- Written exercise a -
Decide whether each statement agrees with the Warsaw uprising passage below. Answer yes or no for each, and quote the deciding words of the passage. (i) Chruściel initially divided his forces into eight areas. (ii) Most of the men had experience in prolonged daylight fighting. (iii) Area III covered Mokotów.
***** Provided passage *****
Most of the men had trained for several years in partisan warfare and urban guerrilla warfare, but lacked any training for and experience in prolonged daylight fighting. The Polish forces also lacked equipment and manpower, especially since the Armia Krajowa had shuttled weapons and men to area lying to the east of Warsaw before making the decision on 21 July to include Warsaw in 'Burza'.

As well as the Armia Krajowa proper, there were also a number of other partisan groups which subordinated themselves to Armia Krajowa command for the uprising. Finally, many volunteers, including some Jews freed from the concentration camp in the ruins of the Warsaw ghetto, joined as the fighting continued.

Generał dywizji Antoni Chruściel commanded the Polish forces in Warsaw. Initially he divided his forces into eight areas: Obwód I or Area I (Śródmieście and Stare Miasto), Area II (Żoliborz, Marymont and Bielany), Area III (Wola), Area IV (Ochota), Area V (Mokotów), Area VI (Praga), Area VII (Powiat Warszawski), and the Zgrupowanie Kedywu Komendy Głównej.
***** Input records *****
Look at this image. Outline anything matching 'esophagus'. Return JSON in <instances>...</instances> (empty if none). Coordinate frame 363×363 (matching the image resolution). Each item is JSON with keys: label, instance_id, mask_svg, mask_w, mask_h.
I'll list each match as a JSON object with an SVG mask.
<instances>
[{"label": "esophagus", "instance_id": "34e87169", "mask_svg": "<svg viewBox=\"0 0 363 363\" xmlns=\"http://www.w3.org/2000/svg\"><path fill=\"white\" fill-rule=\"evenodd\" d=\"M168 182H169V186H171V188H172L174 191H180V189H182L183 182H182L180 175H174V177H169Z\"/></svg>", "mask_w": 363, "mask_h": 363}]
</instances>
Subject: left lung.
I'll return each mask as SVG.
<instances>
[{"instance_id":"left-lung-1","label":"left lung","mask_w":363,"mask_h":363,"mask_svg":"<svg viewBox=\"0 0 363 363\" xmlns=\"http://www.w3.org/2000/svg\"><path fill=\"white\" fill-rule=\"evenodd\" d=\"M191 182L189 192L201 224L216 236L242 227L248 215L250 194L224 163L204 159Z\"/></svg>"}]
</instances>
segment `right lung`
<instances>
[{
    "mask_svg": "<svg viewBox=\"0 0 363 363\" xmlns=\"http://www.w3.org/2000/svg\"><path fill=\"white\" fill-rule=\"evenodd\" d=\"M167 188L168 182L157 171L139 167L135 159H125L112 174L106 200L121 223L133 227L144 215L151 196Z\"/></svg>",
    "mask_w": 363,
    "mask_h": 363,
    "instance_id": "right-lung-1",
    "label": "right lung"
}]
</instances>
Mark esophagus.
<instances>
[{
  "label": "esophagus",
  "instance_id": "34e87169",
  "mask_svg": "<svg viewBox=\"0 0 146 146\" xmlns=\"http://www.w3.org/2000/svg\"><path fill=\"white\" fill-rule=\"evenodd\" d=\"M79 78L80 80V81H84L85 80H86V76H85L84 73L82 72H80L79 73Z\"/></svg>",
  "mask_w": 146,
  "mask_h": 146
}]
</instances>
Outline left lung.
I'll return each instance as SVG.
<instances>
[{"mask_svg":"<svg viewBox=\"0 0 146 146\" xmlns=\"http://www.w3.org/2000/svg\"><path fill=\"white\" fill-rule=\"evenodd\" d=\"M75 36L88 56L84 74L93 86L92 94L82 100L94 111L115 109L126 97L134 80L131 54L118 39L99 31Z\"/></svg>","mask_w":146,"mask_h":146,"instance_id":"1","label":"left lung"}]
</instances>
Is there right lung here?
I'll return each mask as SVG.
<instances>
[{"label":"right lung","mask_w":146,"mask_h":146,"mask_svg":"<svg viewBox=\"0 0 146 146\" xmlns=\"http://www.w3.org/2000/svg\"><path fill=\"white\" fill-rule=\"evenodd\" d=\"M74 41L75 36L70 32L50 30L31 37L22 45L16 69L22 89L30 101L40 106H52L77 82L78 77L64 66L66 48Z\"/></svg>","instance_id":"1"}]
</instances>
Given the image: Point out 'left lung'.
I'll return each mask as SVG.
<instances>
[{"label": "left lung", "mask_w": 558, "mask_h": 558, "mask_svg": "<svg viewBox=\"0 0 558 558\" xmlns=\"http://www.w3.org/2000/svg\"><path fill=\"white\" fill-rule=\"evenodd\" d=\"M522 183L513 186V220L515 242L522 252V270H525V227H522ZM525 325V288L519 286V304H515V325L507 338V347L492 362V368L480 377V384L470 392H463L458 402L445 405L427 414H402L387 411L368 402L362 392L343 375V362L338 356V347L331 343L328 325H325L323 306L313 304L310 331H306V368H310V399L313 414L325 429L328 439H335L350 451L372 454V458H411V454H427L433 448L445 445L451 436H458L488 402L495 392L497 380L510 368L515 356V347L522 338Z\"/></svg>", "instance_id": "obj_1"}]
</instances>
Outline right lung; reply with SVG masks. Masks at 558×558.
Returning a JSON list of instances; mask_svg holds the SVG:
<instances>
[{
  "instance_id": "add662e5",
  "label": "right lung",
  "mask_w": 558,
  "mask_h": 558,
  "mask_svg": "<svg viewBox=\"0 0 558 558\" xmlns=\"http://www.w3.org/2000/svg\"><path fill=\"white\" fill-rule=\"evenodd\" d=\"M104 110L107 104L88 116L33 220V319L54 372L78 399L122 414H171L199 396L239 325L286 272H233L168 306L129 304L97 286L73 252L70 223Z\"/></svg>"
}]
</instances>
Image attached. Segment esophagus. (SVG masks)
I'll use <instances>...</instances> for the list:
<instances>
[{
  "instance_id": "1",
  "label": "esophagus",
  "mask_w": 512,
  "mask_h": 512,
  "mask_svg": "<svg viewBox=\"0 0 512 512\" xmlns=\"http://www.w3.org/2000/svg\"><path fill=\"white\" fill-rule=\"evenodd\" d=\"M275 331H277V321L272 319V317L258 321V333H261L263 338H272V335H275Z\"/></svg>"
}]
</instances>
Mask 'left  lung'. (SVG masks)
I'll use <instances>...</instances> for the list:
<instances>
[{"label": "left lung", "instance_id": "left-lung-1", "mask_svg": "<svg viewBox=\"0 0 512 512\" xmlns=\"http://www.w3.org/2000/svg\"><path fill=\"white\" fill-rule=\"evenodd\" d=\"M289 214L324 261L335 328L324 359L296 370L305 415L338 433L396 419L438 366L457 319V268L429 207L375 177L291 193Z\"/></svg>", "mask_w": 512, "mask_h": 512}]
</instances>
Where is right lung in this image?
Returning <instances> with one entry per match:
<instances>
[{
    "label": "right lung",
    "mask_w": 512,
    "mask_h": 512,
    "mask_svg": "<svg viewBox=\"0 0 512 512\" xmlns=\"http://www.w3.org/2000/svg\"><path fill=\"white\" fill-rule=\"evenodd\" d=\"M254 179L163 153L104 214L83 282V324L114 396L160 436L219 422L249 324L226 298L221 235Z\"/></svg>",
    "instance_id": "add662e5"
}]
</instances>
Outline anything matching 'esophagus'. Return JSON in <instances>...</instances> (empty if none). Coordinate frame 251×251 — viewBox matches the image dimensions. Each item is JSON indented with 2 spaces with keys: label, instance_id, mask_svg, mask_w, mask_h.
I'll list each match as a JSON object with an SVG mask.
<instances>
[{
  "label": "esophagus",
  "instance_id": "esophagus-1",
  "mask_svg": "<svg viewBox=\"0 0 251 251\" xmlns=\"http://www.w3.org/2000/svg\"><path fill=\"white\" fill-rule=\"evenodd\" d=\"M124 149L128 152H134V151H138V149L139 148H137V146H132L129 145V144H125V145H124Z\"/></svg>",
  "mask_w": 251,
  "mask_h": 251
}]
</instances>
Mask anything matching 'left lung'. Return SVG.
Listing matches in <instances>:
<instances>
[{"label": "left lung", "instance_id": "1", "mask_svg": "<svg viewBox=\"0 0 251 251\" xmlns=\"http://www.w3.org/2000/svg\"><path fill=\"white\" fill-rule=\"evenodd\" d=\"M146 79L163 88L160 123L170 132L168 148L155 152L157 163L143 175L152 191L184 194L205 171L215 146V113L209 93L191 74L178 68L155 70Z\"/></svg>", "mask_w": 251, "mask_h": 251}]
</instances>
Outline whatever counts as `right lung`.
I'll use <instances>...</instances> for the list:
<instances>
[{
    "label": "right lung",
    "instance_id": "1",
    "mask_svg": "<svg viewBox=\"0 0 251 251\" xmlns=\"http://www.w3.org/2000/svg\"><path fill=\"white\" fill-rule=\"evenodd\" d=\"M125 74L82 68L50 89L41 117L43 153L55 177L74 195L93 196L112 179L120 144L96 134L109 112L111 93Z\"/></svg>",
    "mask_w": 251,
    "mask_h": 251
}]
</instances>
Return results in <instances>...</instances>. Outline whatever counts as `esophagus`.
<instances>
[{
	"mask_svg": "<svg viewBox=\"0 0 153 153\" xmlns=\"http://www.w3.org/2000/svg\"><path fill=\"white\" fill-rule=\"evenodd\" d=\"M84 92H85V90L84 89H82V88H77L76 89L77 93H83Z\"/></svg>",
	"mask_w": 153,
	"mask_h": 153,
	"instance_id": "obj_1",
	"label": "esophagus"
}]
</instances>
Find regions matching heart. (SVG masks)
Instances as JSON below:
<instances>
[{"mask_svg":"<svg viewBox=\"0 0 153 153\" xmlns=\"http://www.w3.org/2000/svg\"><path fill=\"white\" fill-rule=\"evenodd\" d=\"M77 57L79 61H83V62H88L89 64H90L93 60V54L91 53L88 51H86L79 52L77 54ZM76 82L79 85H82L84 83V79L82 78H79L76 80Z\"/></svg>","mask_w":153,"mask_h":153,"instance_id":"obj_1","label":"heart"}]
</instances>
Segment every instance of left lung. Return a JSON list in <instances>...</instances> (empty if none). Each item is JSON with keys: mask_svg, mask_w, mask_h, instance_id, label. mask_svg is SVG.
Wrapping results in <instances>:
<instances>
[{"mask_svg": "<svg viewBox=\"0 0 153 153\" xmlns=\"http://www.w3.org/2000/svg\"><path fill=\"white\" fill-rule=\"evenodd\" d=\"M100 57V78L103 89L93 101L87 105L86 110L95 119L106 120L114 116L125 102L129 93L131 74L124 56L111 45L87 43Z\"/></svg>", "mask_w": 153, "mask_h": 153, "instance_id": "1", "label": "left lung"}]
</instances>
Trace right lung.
*****
- Written exercise b -
Report how many lines of the listing above contain the string "matches", with case counting. Give only the number.

- Reply a -
(i) Yes: "Initially he divided his forces into eight areas"
(ii) No: "lacked any training for and experience in prolonged daylight fighting"
(iii) No: "Area III (Wola)"

- Reply b -
2